YOUR TASK:
Everything in the data except the pictures belongs in your answer, copied exactly.
+++ DATASET EXCERPT
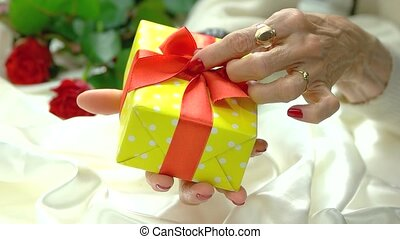 Gift box and manicured hand, slow motion. Elderly woman hand...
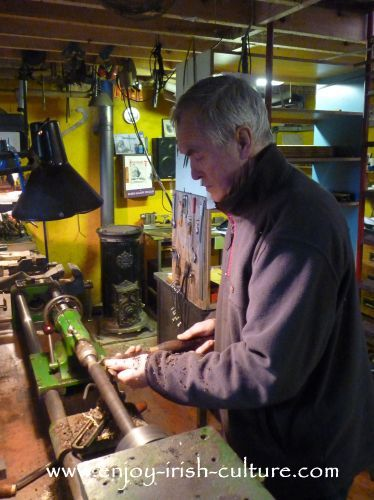 Well known uilleann piper and instrument maker Eugene Lambe in his workshop in Kinvara, County Galay, Ireland.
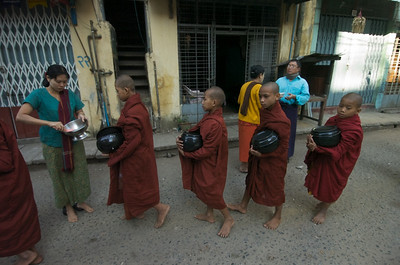 Young monks with their alms bowls on their morning rounds. The kids are pretty bored. They'll be out of the Sangha (monkhood) by the time they're 15 or so. Most of them, anyway.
++++++
COMPLETED EXERCISE:
 Gift box and manicured hand, slow motion. Elderly woman hand...
 Well known uilleann piper and instrument maker Eugene Lambe in his workshop in Kinvara, County Galay, Ireland.
 Young monks with their alms bowls on their morning rounds. The kids are pretty bored. They'll be out of the Sangha (monkhood) by the time they're 15 or so. Most of them, anyway.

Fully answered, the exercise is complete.